### TRAVAIL À FAIRE
a: Traduisez en anglais la phrase suivante de l'extrait sur le capital humain : « La complémentarité du capital et du travail est la base même de notre prospérité. »
b: Recopiez le passage de l'extrait sur le capital humain qui commence par « Qu’une partie de » et se termine par « de notre prospérité. ».

### EXTRAIT DE LA SOURCE
---------------

L’homme n’est certes pas qu’un facteur de production, mais il en est un, et le plus important de tous. Nous pouvons rêver d’un monde dans lequel les êtres humains pourraient vivre confortablement sans avoir besoin de travailler, mais nous ne pouvons pas faire de ce rêve une réalité.

Qu’une partie de plus en plus importante des biens et services soient produits par des systèmes automatisés ne signifie pas que l’homme ait cessé d’être le facteur de production principal. Simplement, le travail humain sert moins à la production directe, et davantage à l’organisation de l’ensemble des machines et robots. Au lieu de transporter les marchandises à dos d’homme, nous utilisons des camions, et nous automatisons une part de plus en plus grande de la fabrication des dits camions, mais il n’empêche que sans le travail des ingénieurs, des techniciens et des ouvriers il ne sortirait rien des chaînes de production, pour la bonne et simple raison que ces chaînes n’existeraient pas. La complémentarité du capital et du travail est la base même de notre prospérité.

Capital humain et capital physique

Trois facteurs de production sont indispensables : les hommes, dans leur dimension homo faber, les instruments et installations, les techniques et connaissances. Ces facteurs sont largement entremêlés : sans connaissances, nous ne disposerions ni de techniques ni d’outils, au sens large du terme – par exemple, un réseau de voies de communication constitue un outil. Nous allons ici nous intéresser particulièrement au capital, au sens large du terme : ensemble des moyens de production dont nous disposons. Le langage, par exemple, est un capital, car sans moyens de raisonner, de calculer, et de communiquer entre eux, comment les hommes organiseraient-ils leur activité productive ? Il s’agit évidemment d’un capital humain, qui se distingue du capital physique qu’est un outil ou un bâtiment. Ce capital humain est produit par la mise au monde des enfants, par leur éducation et leur entretien. Son évaluation monétaire n’a pas grande signification si on songe à une sorte de prix d’achat ; en revanche, elle est fort utile pour comprendre et influencer le fonctionnement économique de nos sociétés, puisque ce qui n’est pas estimé monétairement est souvent négligé.

---------------

Entrées de la collection
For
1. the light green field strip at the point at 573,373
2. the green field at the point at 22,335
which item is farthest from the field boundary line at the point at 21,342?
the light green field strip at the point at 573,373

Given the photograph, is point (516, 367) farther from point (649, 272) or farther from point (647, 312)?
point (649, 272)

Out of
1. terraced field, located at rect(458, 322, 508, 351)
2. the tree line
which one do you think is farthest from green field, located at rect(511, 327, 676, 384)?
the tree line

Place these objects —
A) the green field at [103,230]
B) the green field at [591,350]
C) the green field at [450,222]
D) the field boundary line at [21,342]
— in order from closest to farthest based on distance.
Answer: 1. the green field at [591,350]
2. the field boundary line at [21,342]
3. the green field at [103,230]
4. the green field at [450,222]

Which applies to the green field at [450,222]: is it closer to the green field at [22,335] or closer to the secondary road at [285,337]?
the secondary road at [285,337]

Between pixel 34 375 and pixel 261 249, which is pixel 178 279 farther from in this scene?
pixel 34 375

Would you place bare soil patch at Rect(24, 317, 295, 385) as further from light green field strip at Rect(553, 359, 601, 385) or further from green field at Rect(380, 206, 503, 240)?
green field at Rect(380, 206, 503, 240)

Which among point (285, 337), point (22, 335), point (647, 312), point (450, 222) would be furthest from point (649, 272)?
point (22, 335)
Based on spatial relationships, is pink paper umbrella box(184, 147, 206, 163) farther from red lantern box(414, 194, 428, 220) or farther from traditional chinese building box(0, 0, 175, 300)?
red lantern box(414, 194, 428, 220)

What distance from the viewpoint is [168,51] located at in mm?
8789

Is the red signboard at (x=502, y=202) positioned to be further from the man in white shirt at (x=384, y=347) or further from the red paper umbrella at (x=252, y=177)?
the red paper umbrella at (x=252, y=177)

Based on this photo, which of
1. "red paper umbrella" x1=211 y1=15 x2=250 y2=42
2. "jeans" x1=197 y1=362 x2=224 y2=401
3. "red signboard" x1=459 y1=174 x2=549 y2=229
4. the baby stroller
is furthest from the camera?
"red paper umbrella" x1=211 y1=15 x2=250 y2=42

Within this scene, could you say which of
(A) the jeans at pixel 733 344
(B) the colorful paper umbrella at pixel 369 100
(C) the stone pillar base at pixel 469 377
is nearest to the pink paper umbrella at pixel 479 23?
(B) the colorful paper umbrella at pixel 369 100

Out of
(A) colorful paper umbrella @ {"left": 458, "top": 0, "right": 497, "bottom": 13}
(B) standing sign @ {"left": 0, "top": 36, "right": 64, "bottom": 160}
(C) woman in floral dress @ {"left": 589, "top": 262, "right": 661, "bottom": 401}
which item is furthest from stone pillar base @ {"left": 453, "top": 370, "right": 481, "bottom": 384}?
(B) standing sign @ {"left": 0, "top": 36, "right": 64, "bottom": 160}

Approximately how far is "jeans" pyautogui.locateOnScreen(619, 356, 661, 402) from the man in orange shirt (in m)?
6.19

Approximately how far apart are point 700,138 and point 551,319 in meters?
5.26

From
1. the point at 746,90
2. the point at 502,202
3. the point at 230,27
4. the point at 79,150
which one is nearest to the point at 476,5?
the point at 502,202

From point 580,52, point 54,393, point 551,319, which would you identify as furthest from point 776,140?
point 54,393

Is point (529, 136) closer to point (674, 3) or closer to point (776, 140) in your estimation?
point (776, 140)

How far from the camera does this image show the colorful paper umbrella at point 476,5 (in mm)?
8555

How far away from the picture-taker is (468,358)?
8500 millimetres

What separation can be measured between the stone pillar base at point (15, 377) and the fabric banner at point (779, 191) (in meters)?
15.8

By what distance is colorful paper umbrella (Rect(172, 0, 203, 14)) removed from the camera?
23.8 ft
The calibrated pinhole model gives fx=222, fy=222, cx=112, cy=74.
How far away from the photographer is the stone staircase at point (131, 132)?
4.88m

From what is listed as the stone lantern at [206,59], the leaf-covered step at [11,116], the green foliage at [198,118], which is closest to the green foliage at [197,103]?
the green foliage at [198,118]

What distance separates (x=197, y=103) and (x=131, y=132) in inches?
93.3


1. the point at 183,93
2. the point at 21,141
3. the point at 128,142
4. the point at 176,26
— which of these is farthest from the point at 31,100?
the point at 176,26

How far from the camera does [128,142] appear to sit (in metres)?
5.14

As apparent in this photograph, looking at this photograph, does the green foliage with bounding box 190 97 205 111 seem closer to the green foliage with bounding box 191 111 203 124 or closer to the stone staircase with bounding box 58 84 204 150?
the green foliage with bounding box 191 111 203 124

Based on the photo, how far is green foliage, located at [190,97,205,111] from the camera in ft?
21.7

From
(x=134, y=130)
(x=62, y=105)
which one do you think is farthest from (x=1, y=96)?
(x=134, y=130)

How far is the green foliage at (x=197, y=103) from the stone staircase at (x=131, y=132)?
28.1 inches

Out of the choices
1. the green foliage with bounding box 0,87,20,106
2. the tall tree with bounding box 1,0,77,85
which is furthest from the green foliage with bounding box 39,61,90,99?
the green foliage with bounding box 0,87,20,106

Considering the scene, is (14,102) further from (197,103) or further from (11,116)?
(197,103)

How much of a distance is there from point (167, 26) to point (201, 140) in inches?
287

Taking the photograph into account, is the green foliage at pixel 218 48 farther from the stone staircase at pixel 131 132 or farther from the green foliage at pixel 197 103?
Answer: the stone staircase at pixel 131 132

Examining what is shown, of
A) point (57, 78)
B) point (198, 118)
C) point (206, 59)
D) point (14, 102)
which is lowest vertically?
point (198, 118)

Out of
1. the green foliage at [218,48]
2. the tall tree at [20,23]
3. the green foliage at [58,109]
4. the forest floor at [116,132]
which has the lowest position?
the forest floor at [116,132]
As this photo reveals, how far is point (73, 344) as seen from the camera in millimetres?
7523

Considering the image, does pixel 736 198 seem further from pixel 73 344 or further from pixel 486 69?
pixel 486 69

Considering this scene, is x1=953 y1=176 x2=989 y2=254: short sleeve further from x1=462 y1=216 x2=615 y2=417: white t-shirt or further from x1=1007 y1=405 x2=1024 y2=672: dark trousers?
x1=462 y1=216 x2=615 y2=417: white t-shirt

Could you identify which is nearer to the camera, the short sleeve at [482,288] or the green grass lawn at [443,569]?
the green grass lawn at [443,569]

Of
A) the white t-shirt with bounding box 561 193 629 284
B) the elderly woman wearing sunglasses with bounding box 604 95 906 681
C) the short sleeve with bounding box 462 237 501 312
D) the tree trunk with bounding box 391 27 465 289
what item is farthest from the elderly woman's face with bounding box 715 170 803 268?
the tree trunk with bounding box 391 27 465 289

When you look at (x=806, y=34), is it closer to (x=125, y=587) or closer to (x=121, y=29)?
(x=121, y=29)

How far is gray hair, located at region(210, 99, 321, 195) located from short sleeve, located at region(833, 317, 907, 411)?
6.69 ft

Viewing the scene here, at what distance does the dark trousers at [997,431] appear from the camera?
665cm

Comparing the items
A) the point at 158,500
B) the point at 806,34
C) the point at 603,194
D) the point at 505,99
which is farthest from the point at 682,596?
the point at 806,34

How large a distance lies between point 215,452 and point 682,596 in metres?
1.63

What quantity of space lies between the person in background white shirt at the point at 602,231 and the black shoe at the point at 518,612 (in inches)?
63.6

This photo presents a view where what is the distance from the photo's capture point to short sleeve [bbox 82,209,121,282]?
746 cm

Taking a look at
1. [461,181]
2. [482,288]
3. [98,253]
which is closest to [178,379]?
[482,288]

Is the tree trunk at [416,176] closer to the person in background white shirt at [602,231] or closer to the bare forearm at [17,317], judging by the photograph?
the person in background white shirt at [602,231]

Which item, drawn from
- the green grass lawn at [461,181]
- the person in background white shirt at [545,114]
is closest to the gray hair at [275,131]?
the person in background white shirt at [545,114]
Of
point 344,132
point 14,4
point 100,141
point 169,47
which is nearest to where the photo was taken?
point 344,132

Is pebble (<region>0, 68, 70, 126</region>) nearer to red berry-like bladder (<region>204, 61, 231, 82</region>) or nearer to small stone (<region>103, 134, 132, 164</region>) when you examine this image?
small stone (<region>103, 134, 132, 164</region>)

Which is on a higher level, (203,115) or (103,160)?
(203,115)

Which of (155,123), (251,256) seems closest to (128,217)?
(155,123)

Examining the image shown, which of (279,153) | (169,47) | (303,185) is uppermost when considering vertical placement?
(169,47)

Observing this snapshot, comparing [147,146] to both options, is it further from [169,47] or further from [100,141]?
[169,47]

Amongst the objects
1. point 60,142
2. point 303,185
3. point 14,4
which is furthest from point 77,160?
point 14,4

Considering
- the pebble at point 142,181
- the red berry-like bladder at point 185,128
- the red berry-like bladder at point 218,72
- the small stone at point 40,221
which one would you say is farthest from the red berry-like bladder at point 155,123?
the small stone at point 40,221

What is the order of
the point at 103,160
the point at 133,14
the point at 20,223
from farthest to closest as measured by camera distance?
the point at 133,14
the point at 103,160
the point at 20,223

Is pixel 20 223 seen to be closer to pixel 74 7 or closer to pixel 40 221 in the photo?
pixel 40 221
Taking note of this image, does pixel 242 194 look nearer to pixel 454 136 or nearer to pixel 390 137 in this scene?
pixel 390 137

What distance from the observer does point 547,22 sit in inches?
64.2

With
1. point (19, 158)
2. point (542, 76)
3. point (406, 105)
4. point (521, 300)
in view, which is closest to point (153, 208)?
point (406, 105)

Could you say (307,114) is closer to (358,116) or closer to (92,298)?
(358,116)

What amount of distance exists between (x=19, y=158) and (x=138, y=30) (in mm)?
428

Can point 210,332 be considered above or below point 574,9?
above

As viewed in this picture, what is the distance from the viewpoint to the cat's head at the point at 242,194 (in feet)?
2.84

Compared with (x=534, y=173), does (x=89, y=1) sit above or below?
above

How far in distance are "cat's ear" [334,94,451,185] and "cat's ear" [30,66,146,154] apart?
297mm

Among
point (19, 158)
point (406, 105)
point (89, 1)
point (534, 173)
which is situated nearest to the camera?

---------------

### TÂCHES RÉSOLUES
a: The complementarity of capital and labor is the very foundation of our prosperity.

b:
Qu’une partie de plus en plus importante des biens et services soient produits par des systèmes automatisés ne signifie pas que l’homme ait cessé d’être le facteur de production principal. Simplement, le travail humain sert moins à la production directe, et davantage à l’organisation de l’ensemble des machines et robots. Au lieu de transporter les marchandises à dos d’homme, nous utilisons des camions, et nous automatisons une part de plus en plus grande de la fabrication des dits camions, mais il n’empêche que sans le travail des ingénieurs, des techniciens et des ouvriers il ne sortirait rien des chaînes de production, pour la bonne et simple raison que ces chaînes n’existeraient pas. La complémentarité du capital et du travail est la base même de notre prospérité.